Imitate, Remix, and Invent
Creating something from scratch can be time consuming. And, sometimes the luxury of time isn’t always on your side. In these moments, you may need to draw inspiration from outside sources. Now, you simply cannot steal an idea because that’s…. stealing. Instead, what you can do is remix it. For example, you may want to recreate a button design from a website. How you make it your own is by remixing it. This includes adjusting the color, background color, font size, padding, and border radius. By the time you are done remixing it, it should be unrecognizable from the original, hence inventing a whole new button. This idea can also be extended to UX/UI for website components and development for code.
While there wasn’t a single topic dedicated to CSS variables, it was a reoccurring CSS property in many of the development examples. Anyone who uses a CSS preprocessor, like LESS or SASS, is familiar with the concept of variables in CSS. You can define a variable, like color or font size, and use it throughout your code, so whenever that value changes, you only need to edit one line of code.
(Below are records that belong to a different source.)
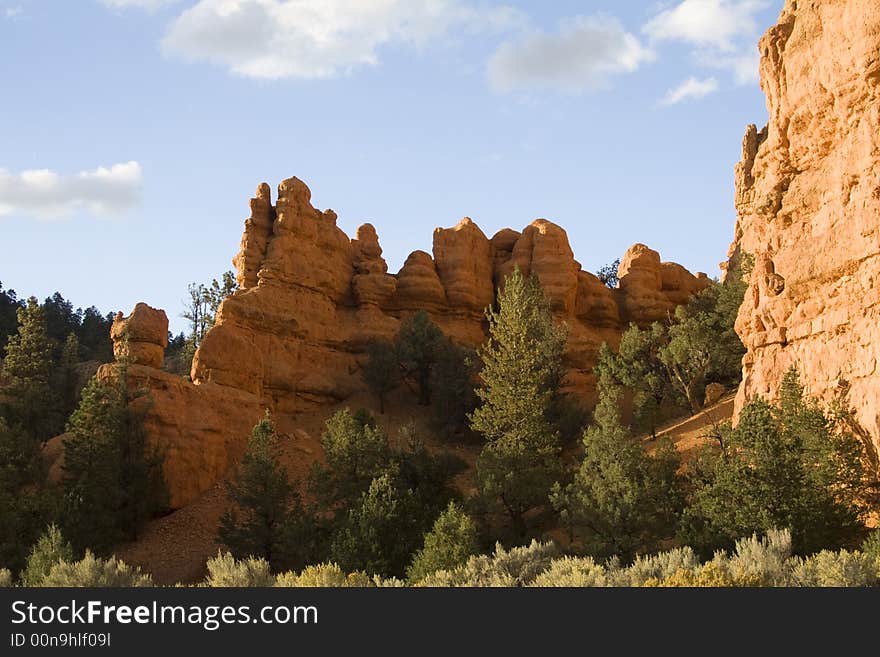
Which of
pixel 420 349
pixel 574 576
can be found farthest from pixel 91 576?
pixel 420 349

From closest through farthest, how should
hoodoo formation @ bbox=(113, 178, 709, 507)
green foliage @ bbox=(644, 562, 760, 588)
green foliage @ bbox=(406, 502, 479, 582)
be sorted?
green foliage @ bbox=(644, 562, 760, 588) < green foliage @ bbox=(406, 502, 479, 582) < hoodoo formation @ bbox=(113, 178, 709, 507)

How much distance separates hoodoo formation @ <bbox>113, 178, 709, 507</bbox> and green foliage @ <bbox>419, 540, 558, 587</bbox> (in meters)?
19.9

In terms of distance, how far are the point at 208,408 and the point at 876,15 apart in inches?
1320

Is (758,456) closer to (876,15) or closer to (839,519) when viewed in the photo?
(839,519)

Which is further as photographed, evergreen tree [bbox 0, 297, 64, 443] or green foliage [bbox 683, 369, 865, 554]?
evergreen tree [bbox 0, 297, 64, 443]

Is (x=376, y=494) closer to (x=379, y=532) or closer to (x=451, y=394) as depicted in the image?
A: (x=379, y=532)

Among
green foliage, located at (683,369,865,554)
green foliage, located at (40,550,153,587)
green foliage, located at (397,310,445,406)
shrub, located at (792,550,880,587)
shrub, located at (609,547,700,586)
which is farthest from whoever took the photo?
green foliage, located at (397,310,445,406)

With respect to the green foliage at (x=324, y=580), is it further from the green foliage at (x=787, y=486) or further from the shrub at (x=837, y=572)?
the green foliage at (x=787, y=486)

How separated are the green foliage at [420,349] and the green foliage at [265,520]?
16.5 meters

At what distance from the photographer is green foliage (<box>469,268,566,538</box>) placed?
37.7 meters

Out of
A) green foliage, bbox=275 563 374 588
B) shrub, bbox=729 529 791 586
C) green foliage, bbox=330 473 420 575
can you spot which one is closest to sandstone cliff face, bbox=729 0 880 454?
shrub, bbox=729 529 791 586

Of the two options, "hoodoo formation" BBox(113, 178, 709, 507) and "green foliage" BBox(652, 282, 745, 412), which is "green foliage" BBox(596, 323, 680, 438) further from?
"hoodoo formation" BBox(113, 178, 709, 507)

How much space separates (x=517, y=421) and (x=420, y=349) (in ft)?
46.1

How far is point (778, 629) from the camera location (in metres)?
14.8
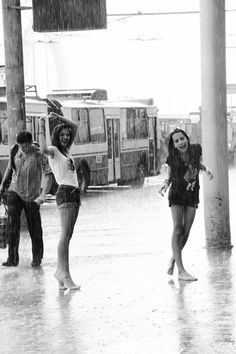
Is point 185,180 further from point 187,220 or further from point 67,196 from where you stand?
point 67,196

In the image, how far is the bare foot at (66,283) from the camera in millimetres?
10180

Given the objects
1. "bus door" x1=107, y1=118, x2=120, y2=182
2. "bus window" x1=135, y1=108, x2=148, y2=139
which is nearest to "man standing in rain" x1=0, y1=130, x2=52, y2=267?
"bus door" x1=107, y1=118, x2=120, y2=182

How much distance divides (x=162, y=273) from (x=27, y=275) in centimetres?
149

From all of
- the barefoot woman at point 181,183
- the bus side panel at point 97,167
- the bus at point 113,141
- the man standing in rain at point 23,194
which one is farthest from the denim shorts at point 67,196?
the bus side panel at point 97,167

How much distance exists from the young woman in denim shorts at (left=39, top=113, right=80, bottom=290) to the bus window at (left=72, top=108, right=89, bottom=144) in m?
19.3

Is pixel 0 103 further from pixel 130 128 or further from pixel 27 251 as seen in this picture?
pixel 27 251

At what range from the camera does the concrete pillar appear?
12.8 m

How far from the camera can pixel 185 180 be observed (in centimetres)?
1073

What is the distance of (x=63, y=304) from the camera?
9367 millimetres

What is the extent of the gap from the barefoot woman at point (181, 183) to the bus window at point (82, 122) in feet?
62.6

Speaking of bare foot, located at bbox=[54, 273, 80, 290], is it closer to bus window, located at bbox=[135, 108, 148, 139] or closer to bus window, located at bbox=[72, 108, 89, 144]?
bus window, located at bbox=[72, 108, 89, 144]

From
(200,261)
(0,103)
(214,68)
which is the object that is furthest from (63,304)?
(0,103)

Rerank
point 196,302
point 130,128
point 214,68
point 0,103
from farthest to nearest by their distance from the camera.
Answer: point 130,128 → point 0,103 → point 214,68 → point 196,302

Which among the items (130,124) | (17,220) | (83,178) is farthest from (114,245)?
(130,124)
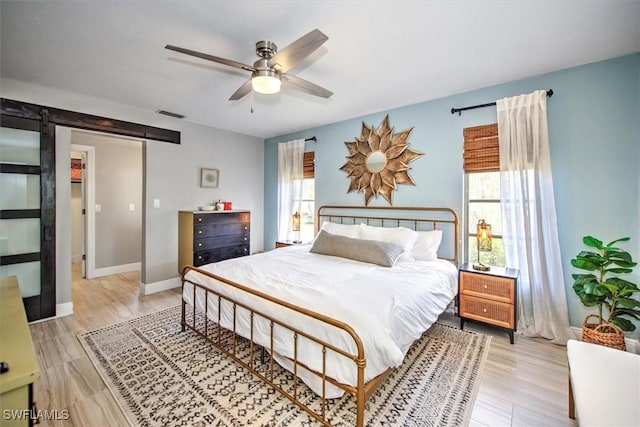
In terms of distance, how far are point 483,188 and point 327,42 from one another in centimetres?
238

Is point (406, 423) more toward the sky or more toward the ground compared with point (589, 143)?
more toward the ground

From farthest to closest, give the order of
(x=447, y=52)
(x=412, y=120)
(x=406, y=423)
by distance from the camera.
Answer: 1. (x=412, y=120)
2. (x=447, y=52)
3. (x=406, y=423)

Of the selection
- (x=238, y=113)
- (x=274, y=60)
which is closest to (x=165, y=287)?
(x=238, y=113)

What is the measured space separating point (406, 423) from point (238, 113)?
4021 mm

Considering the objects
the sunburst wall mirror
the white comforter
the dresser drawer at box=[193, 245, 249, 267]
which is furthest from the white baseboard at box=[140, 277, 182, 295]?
the sunburst wall mirror

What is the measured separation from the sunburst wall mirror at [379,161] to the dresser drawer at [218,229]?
77.6 inches

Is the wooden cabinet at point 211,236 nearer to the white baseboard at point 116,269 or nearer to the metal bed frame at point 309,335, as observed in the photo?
the metal bed frame at point 309,335

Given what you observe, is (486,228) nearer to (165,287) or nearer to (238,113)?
(238,113)

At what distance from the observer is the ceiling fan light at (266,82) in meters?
1.97

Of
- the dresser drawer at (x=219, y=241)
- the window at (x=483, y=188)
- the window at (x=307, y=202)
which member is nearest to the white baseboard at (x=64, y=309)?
the dresser drawer at (x=219, y=241)

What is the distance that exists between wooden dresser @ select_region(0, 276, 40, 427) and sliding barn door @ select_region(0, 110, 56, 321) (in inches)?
99.4

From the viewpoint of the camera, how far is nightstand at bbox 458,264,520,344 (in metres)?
2.61

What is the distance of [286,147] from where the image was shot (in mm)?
5078

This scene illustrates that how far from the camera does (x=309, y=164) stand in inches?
190
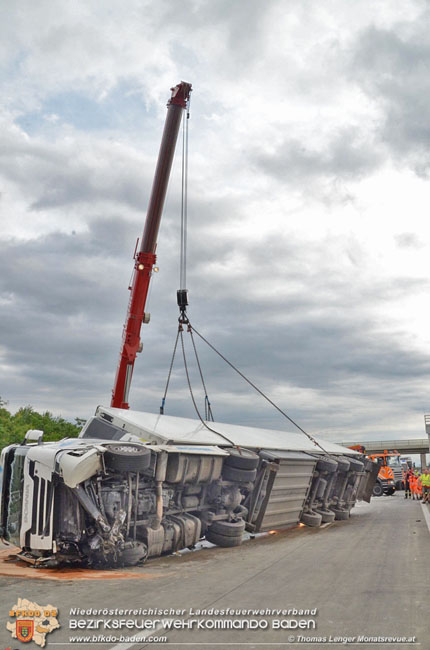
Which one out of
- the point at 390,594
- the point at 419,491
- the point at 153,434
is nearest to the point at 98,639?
the point at 390,594

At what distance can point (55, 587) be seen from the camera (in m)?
6.41

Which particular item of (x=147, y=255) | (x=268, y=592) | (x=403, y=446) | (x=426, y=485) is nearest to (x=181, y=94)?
(x=147, y=255)

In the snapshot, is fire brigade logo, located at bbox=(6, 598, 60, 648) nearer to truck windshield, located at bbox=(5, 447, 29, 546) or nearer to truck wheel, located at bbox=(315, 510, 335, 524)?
truck windshield, located at bbox=(5, 447, 29, 546)

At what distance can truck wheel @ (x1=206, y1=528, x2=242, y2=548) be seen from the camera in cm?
1008

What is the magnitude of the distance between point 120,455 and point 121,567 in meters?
1.58

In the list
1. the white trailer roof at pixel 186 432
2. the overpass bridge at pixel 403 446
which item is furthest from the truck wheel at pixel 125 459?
the overpass bridge at pixel 403 446

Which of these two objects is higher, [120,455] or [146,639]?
[120,455]

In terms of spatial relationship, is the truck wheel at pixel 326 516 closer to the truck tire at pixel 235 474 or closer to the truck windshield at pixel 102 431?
the truck tire at pixel 235 474

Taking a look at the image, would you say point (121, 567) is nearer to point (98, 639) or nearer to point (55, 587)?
point (55, 587)

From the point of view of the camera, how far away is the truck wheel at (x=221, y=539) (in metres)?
10.1

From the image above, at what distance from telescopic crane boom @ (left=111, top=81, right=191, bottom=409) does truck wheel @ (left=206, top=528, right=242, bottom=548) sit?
6.82 metres

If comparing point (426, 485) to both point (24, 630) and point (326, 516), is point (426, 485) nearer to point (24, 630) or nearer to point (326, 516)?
point (326, 516)

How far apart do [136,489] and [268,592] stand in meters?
2.67

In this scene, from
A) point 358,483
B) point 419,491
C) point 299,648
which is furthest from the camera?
point 419,491
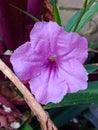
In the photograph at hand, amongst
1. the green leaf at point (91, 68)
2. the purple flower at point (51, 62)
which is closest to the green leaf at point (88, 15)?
the green leaf at point (91, 68)

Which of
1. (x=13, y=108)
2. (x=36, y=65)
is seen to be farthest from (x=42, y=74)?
(x=13, y=108)

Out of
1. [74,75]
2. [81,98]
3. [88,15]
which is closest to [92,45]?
[88,15]

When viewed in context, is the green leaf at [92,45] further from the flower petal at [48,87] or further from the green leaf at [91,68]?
the flower petal at [48,87]

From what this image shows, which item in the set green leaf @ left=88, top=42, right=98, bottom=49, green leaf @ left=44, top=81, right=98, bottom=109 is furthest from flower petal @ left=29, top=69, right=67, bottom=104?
green leaf @ left=88, top=42, right=98, bottom=49

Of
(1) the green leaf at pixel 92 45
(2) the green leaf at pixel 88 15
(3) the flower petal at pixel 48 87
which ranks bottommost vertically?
(1) the green leaf at pixel 92 45

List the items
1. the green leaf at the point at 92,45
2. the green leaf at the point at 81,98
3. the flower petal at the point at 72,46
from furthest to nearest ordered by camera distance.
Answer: the green leaf at the point at 92,45, the green leaf at the point at 81,98, the flower petal at the point at 72,46

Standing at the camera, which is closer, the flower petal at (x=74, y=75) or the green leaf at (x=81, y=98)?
the flower petal at (x=74, y=75)

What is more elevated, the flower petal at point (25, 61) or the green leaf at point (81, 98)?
the flower petal at point (25, 61)

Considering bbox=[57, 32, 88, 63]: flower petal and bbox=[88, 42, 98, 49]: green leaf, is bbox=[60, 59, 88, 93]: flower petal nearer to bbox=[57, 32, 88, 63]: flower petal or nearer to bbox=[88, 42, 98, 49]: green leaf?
bbox=[57, 32, 88, 63]: flower petal

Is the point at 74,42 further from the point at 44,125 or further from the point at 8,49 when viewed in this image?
the point at 8,49
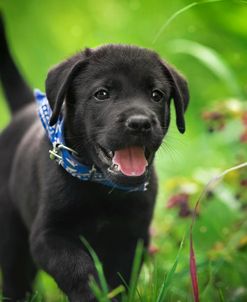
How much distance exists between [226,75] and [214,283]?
1356 millimetres

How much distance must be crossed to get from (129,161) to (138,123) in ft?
0.70

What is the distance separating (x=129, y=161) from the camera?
3.38 m

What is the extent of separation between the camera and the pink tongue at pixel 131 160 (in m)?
3.34

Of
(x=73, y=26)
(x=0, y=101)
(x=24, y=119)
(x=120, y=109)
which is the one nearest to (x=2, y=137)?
(x=24, y=119)

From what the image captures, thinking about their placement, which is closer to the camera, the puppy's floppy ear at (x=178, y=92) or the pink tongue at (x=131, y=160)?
the pink tongue at (x=131, y=160)

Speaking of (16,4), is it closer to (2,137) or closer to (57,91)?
(2,137)

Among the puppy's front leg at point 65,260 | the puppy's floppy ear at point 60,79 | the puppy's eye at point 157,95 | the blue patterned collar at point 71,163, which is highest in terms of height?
the puppy's floppy ear at point 60,79

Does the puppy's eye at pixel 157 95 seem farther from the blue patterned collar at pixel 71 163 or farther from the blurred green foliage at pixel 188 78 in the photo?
the blue patterned collar at pixel 71 163

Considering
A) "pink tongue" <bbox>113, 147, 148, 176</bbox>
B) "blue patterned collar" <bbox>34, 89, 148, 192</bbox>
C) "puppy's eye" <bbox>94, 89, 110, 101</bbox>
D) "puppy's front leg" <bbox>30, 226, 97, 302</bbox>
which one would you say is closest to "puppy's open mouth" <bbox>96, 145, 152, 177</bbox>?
"pink tongue" <bbox>113, 147, 148, 176</bbox>

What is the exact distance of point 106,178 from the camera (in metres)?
3.44

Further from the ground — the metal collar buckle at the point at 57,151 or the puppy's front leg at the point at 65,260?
the metal collar buckle at the point at 57,151

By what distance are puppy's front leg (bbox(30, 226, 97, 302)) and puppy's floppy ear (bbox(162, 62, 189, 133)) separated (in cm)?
73

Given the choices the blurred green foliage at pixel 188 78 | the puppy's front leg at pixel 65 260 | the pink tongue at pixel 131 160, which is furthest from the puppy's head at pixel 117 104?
the puppy's front leg at pixel 65 260

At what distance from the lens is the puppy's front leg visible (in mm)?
3309
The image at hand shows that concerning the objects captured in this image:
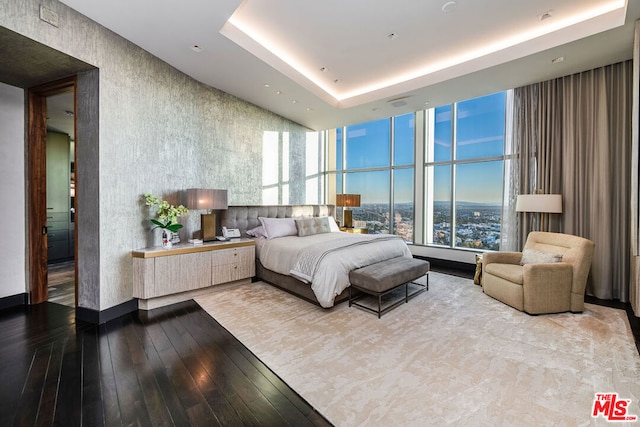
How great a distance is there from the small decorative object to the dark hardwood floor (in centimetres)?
108

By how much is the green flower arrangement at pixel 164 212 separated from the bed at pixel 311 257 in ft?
3.83

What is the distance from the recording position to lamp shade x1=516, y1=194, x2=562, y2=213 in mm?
3941

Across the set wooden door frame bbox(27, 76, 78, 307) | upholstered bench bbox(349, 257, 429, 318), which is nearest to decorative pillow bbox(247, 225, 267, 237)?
upholstered bench bbox(349, 257, 429, 318)

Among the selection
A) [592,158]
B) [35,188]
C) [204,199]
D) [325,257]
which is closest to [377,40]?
[325,257]

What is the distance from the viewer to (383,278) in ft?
10.6

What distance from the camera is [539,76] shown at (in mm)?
4113

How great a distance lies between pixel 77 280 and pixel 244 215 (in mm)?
2459

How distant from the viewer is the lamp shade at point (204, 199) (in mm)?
3832

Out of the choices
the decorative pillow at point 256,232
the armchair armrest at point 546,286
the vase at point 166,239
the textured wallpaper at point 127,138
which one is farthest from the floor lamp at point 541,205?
the vase at point 166,239

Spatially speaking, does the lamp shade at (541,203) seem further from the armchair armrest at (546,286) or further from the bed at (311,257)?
the bed at (311,257)

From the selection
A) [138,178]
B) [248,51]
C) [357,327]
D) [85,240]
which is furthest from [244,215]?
A: [357,327]

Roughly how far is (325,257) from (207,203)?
73.8 inches

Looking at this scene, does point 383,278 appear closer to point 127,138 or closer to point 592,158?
point 127,138

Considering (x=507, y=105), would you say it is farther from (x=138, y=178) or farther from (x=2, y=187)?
(x=2, y=187)
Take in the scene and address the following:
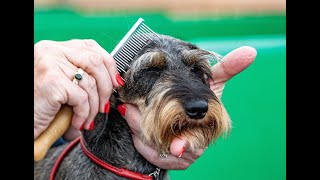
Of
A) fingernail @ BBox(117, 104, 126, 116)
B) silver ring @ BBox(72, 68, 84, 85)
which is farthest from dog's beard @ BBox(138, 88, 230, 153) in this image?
silver ring @ BBox(72, 68, 84, 85)

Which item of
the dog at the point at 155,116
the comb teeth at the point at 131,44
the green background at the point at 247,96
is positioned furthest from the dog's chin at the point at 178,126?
the green background at the point at 247,96

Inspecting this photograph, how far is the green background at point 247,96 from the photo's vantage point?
153 inches

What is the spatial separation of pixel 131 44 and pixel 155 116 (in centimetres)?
39

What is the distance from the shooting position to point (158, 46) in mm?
2561

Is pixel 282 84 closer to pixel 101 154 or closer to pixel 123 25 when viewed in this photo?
pixel 123 25

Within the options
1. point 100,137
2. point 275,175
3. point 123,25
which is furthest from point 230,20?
point 100,137

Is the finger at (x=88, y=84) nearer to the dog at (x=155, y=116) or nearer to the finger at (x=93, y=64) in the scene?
the finger at (x=93, y=64)

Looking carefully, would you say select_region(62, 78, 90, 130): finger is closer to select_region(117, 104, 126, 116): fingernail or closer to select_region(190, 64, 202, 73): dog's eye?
select_region(117, 104, 126, 116): fingernail

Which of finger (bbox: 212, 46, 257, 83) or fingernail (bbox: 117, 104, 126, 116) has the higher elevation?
finger (bbox: 212, 46, 257, 83)

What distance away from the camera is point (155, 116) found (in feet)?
7.55

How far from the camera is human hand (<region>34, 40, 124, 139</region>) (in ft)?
6.07

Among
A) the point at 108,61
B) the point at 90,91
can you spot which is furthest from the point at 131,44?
the point at 90,91

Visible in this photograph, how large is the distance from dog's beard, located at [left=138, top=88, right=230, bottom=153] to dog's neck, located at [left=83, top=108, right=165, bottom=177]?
157mm

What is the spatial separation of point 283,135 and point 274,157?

Setting Up a Performance Test for Success
Whenever you’re testing performance, it’s important that you test in a neutral environment. You can accomplish this by creating a separate profile in Chrome that does not have any browser extensions. While browser extensions can greatly improve your experience on the web, they can often interfere with performance and can detour you when tracking down issues that affect your site.
Identify Performance Issues
One of the biggest culprits of performance issues are third party scripts. In Chrome dev tools, you can identify third parties with the help of the coverage panel (Command + Shift + P). In the coverage panel, toggle the ‘Show third party badges.’ In a secondary performance test, blacklist these scripts in webpagestest.org to see how your site loads without them. If these scripts dramatically increase page load, consider reaching out and seeing what can be done to improve the performance. Of course, this may not always be an available option, so you may need to weigh how important it is to have this third party script on your site.
Another hidden gem located under the coverage panel is ‘Show Coverage.’ This shows you how much of your scripts and styles are being applied to the current page. It is standard practice to load the CSS for the entire site, but of course, this impacts performance. One option would be to inline the critical CSS and AJAX in the rest of the styles later to boost performance.